I believe most people have some kind of plan when they head for an outing in the mountains. At a minimum, at least we check to see if we have a few essentials in our packs. Sometimes I just get a few things together and get my kids in the car, then drive to a trailhead for a day-hike. But for the longer and more challenging trips I do a lot of planning. What date to go, how to get permits, how to coordinate time away from work and family, what partners will be available, what to wear, what to pack, where to camp, what route to take, what equipment to bring, how to shuttle vehicles if neccessary, what are the options if an obstacle is encountered. And the planning goes on from there.
In order to make a plan first you have to have some kind of objective (O.K. call it a GOAL) in mind. I have a lot of goals. Not just mountaineering but life goals in general. I have'nt paid any proffessional, lecturing snake-oil salesman to tell me how to set my goals or plan the steps of how to acheive my goals. Some of us have to set our sights on something to motivate us to take action.
Yes, at some point you have to execute your plan and just "git-er-done".
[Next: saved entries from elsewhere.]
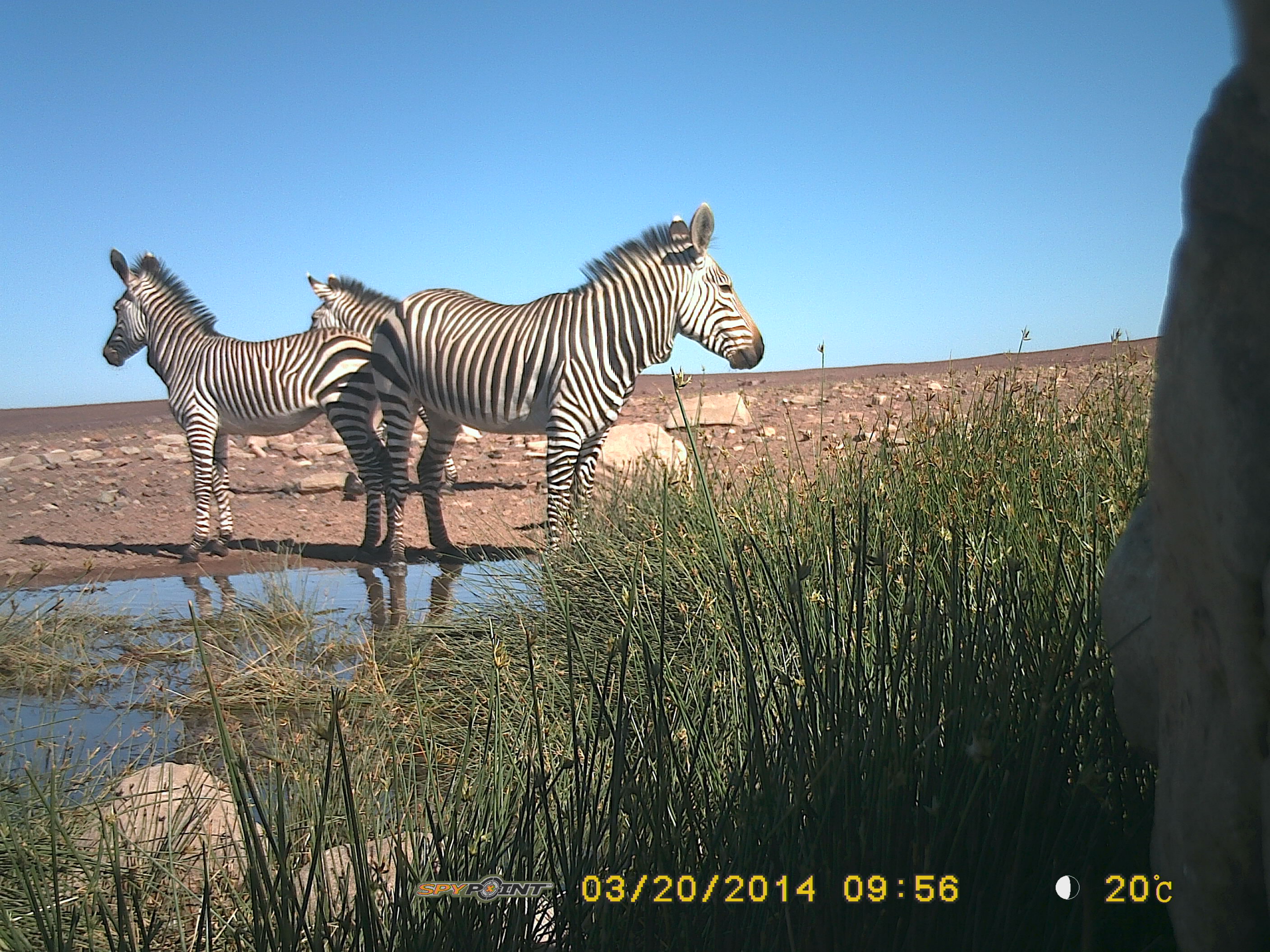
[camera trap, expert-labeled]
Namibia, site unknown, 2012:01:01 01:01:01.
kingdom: Animalia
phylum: Chordata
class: Mammalia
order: Perissodactyla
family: Equidae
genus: Equus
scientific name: Equus zebra hartmannae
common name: hartmann's mountain zebra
Equus zebra hartmannae (hartmann's mountain zebra).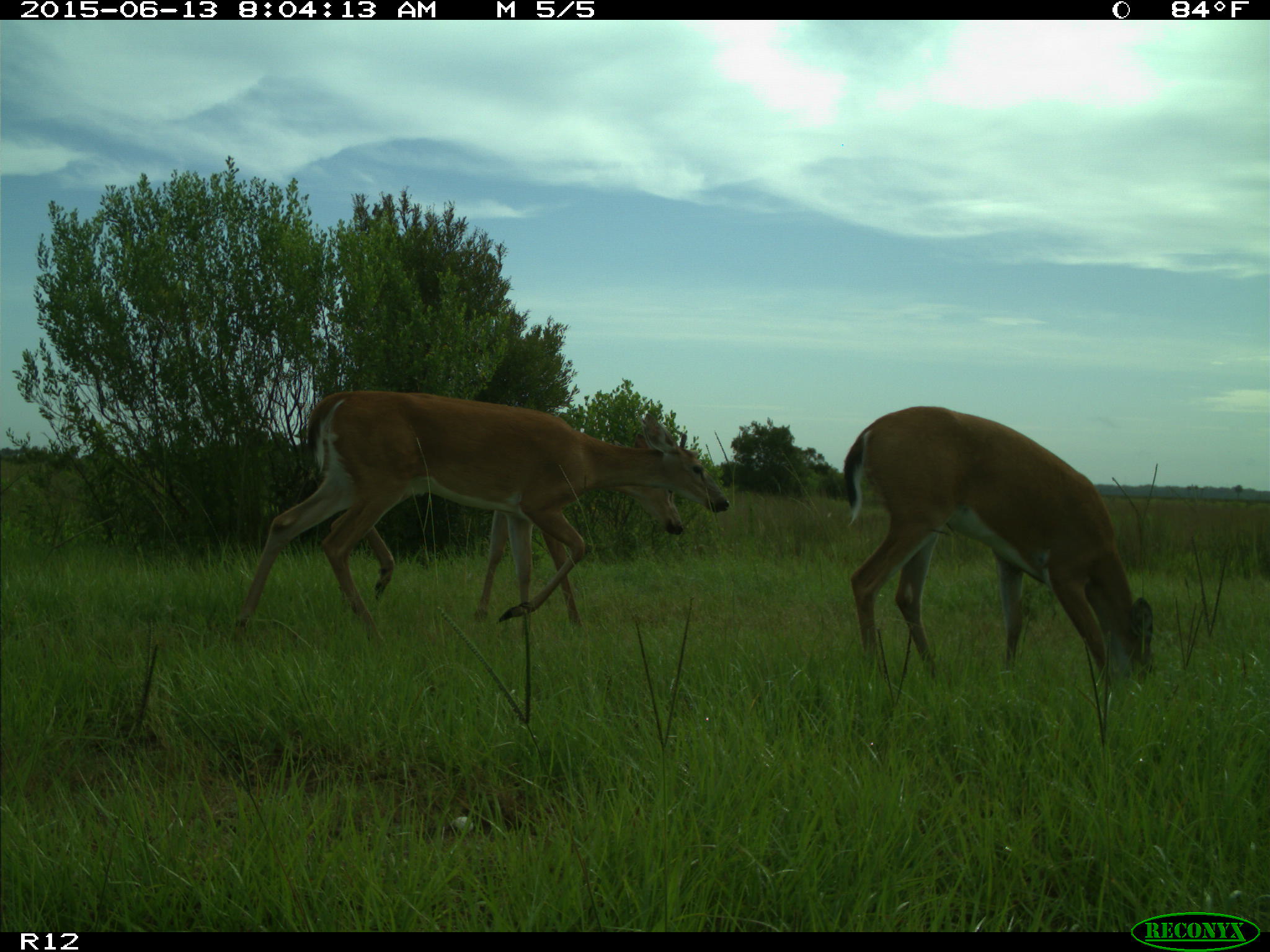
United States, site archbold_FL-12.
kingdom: Animalia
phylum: Chordata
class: Mammalia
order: Artiodactyla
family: Cervidae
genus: Odocoileus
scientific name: Odocoileus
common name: deer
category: unidentified deer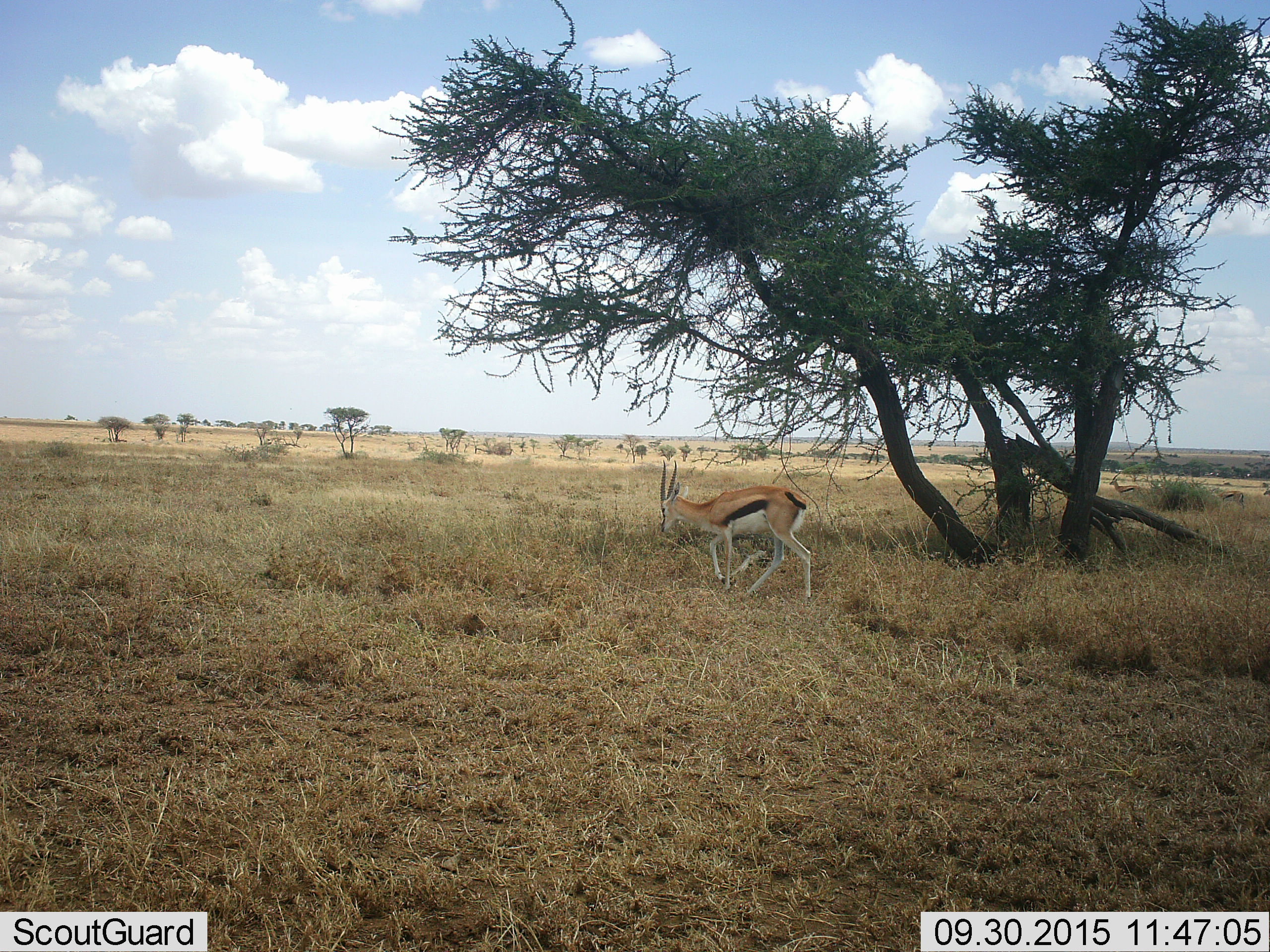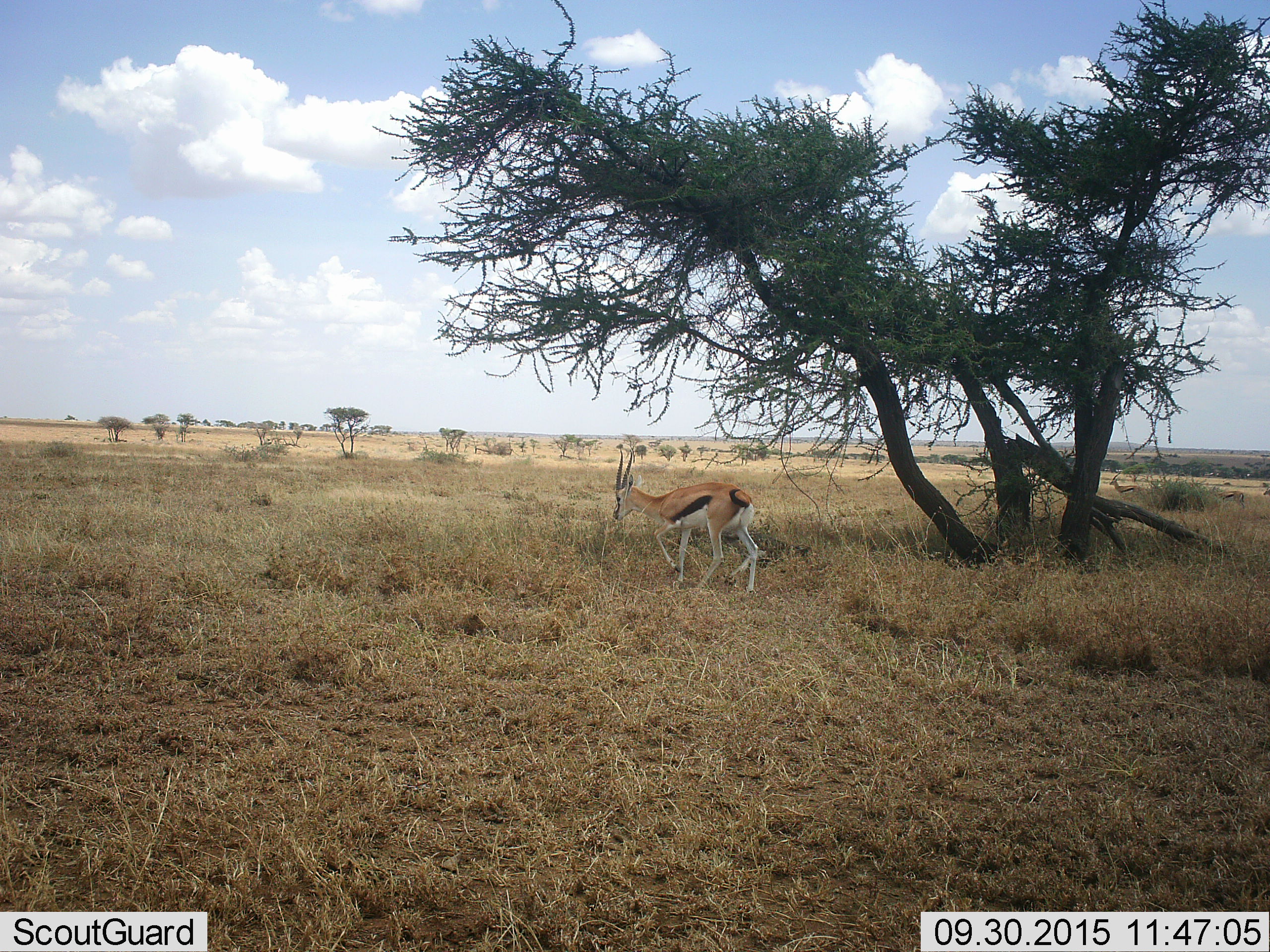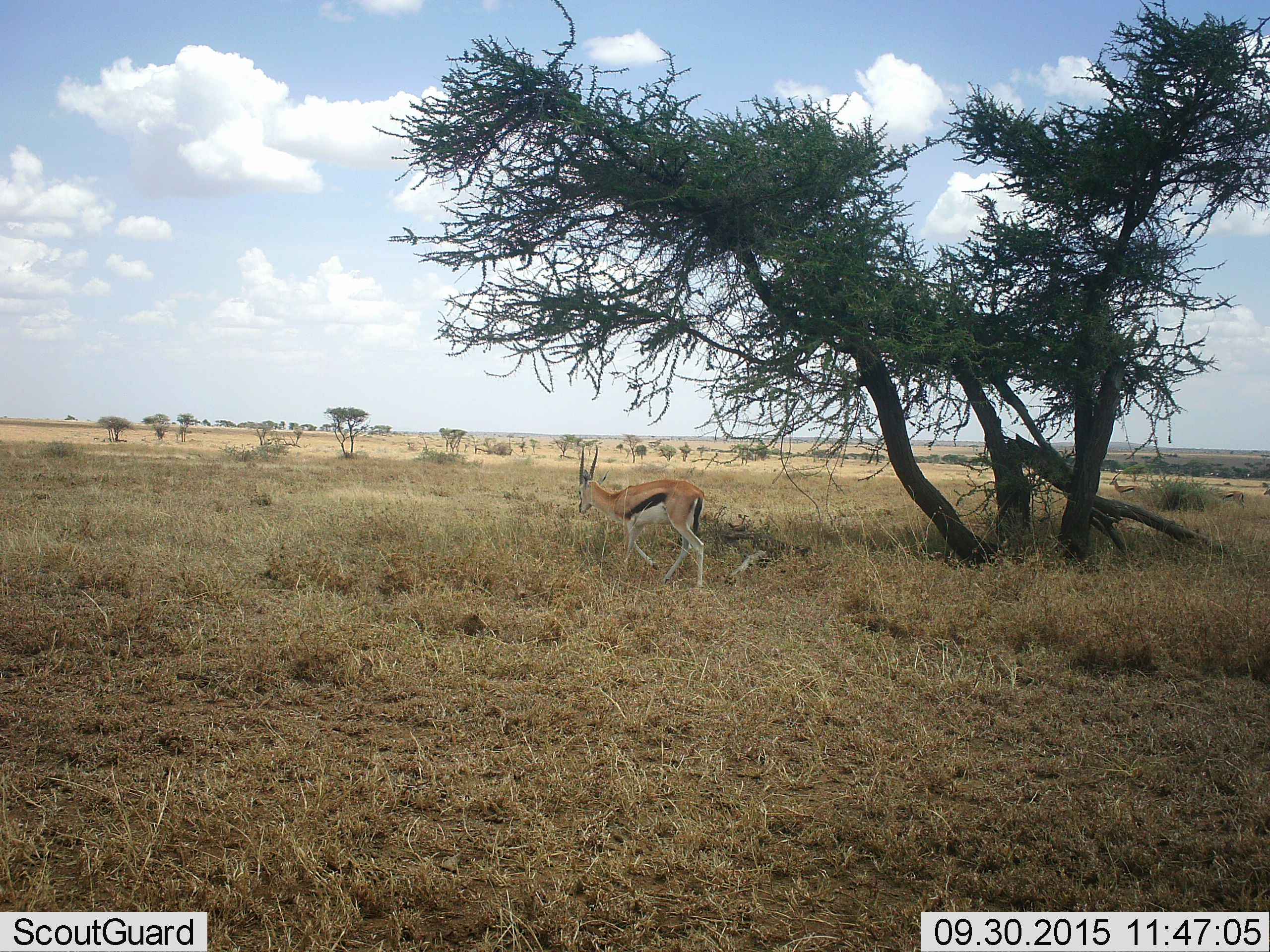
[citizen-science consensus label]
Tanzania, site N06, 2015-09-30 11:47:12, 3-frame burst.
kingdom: Animalia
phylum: Chordata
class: Mammalia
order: Artiodactyla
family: Bovidae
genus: Eudorcas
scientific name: Eudorcas thomsonii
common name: thomson's gazelle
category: gazellethomsons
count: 1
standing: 50%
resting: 0%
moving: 100%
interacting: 0%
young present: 0%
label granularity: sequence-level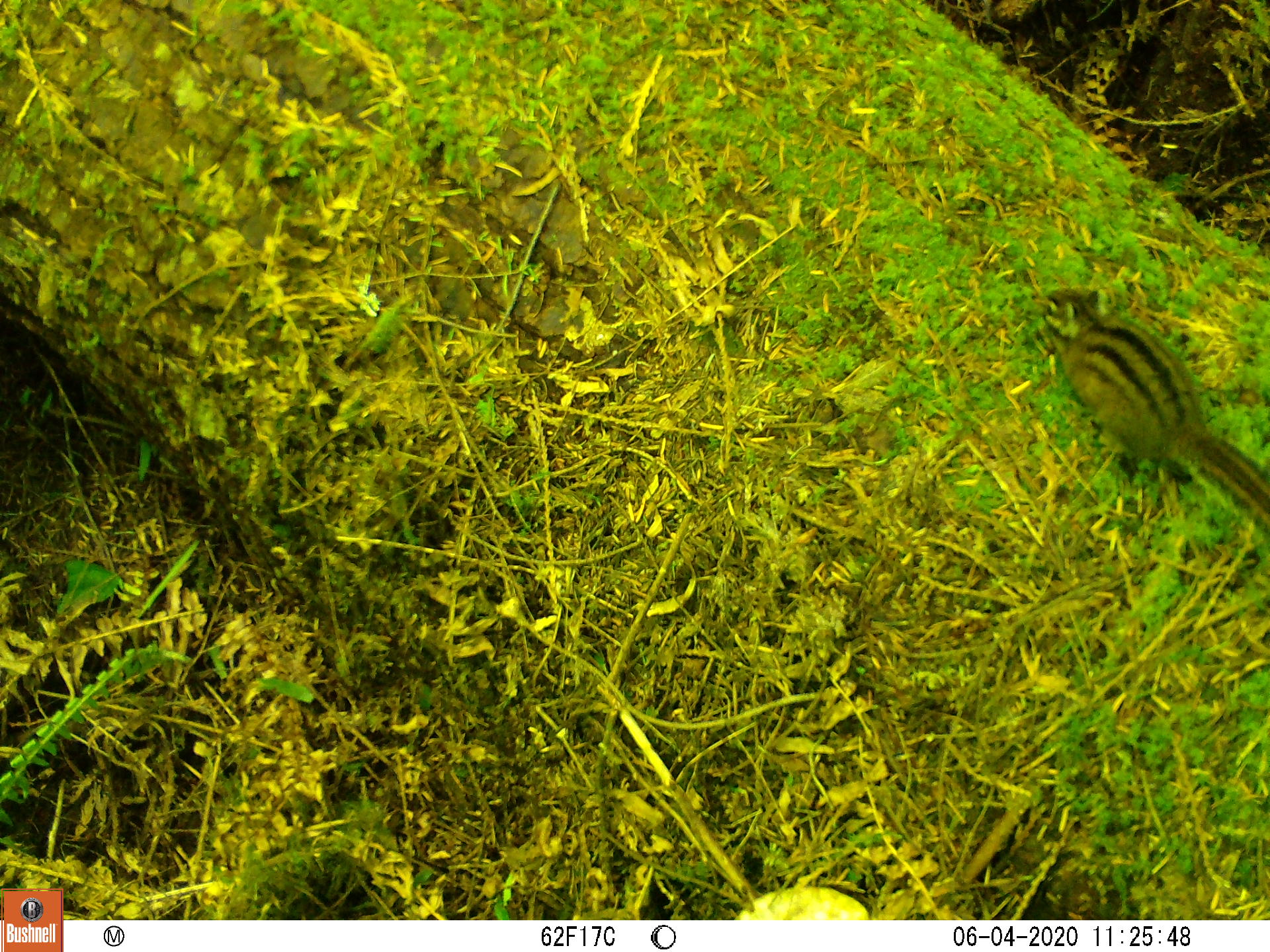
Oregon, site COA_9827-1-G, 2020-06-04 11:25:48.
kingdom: Animalia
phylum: Chordata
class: Mammalia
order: Rodentia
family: Sciuridae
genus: Neotamias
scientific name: Neotamias townsendii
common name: townsend's chipmunk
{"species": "townsend's chipmunk (Neotamias townsendii)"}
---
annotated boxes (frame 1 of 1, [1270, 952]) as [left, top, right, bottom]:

I just got back from a six-day trip where I along with two partners summited Polemonium, North Palisade, and Starlight Peak. I made a goal several years ago to climb all 15 of the California Fourteeners. The three peaks we climbed on this trip were a part of my overall goal. I along with my partners, spent months discussing details and planning. I derived great satisfaction from the planning phase of the trip but the real reward was getting out there and doing it.
In my opinion, goals and planning are important prerequistes to execution. I acknowledge there are some people who are more talk than action. But I wouldn't suggest to those new to mountaineering to head off into the hills without a plan.
"I love it when a plan comes together"
-One of my favorite quotes utterred by a cigar wielding George Peppard, playing the role of the squad leader on the A-Team.